Me escribe mi hija Julia y me cuenta que el Rey abdica y que no lo hace en él mismo, lo que supongo que debe ser algo así como una forma de respiro, una forma de retirarse hacia la historia. La noto „en su institucionalidad lejana de repúblicas o monarquías ocasionales„ intranquila, y le cuento que si cedes tu cuerpo a la ciencia para que te acumulen en lo sótanos de una universidad madrileña a modo de cascotes humanos, a ver por qué no puede uno ceder su cuerpo a la historia para que le vayan acumulando todas las cosas que uno ha ido haciendo, todo aquello que no hiciste, todo aquello en que la cagaste.

Me resisto a ver la ejecuciones públicas por la misma razón que no asisto en directo a los suicidios, de ahí que me negara a ver la comparecencia del ex, pero leo su adiós y le diagnostico que el monarca se va sin saberlo. Ese podría ser el titular que relacionara la enfermedad mental e involutiva que padece con la imposibilidad de cumplir adecuadamente con sus funciones. El monarca se va en ese intervalo lúcido en el que después de haber montado un lío „algún día sabremos cuál„ es capaz de entender que debe incumplir la promesa que se hizo a sí mismo castigando al futuro rey por haber elegido a la futura reina, la de jamás abdicar en vida. Es lo que tiene irse, despedirse cuando no se es capaz de entender la razón de por qué se hace, sin emoción, sin guiños personales al heredero y con ese gracias por haber venido, propio tanto de haber ido al circo como de la educación histórica de su estirpe.

La alambicación del Rey y sus últimos sucesos en nuestra historia no parece peor que la abdicación de Rubalcaba, lo que nos lleva a depositar nuestra soberanía nacional en la manos de todos aquellos que confunden las palabra sucesión y suceso, que desconocen la diferencia entre tránsito y transición. Deben ser los mismos antisistema que aprovechan el tirón para disparar con el mismo subfusil de siempre a la misma pieza mastodóntica y quieta a la que llevan disparando desde que le colocaran la corona, a esa paquidermia noble a la que le arrancas los cuernos y el anillo del dedo quinto y lo exhibes en tu salón cuando los de Podemos vienen a visitarte para pedirte el voto para Letizia. Nadie cambia de caballo en mitad del río.
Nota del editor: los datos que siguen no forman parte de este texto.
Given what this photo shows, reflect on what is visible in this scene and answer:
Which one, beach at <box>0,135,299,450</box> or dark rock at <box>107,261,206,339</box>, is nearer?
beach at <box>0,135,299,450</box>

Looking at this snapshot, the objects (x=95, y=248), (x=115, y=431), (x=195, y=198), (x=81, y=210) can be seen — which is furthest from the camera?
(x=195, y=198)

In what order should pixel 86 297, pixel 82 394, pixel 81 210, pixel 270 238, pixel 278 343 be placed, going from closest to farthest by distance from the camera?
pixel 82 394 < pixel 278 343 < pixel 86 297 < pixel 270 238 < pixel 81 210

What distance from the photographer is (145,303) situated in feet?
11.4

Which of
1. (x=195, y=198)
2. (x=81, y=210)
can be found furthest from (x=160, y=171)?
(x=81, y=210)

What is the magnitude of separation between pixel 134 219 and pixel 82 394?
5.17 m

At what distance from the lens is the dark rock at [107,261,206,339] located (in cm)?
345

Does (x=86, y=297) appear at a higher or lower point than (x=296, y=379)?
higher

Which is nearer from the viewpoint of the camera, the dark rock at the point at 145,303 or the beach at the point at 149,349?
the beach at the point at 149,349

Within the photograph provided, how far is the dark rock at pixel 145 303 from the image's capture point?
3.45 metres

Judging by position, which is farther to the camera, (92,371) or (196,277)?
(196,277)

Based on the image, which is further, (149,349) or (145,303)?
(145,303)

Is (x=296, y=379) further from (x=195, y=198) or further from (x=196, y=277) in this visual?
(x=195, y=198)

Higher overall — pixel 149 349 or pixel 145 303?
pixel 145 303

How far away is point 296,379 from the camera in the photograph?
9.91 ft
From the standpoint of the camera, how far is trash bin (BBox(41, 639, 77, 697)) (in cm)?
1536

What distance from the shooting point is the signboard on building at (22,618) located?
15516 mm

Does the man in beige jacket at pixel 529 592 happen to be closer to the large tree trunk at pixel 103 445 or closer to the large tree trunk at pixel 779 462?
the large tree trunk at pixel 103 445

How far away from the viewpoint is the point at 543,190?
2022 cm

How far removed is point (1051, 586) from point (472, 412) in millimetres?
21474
Nadie cambia las reglas de juego en mitad de la partida. El que quiera no ya una república sino un cambio que se lo compre en el mercado de la democracia por un puñado de votos.

No volveremos a ver una abdicación, así que le recomiendo que se siente y que disfrute del espectáculo. No verán sus ojos la abdicación de Felipe en Leonor, demasiadas aliteraciones. No hay que decirlo así, pero es en este momento en el que podremos por fin comprobar la notoria altura del príncipe, su disposición a ser o un Felipe o convertirse en un Camilo. Si el monarca tuvo como misión amortiguar la herencia franquista, liquidar su sombra y construir el Estado moderno al que hemos contribuido, Felipe tiene el encargo de limpiar el pasado de su padre y evitar que se destruya todo aquello que puede servir para cumplir con el papel unificador que tiene la Corona.

Felipe es definitivamente más creíble en este momento para la mayoría de los ciudadanos, pero únicamente porque vive bajo sospecha. No es que la Institución que representa se despinte, no es que pierda adeptos por el trabajo del juez Castro, es que simplemente conocemos más y conocemos mejor todo lo que ocurre alrededor de la Casa. En lo real y en lo mundano, en todas las zarzuelas y en todas las moncloas. Es cierto que una república en idénticas condiciones permitiría un recambio menos traumático y al mismo precio, pero no nos permitiría subirnos a los árboles genealógicos y perder la memoria por una demencia frontotemporal.

No sé que es lo que debe escribirse cuando de repente te colocan a un nuevo rey, pero supongo que desearle suerte es deseárnosla. Ahora sólo falta saber si es capaz de dar las gracias por este deseo, lo que sería señal de que escucha, de que oye y de que se ha dado cuenta de que siempre se reina desde cero.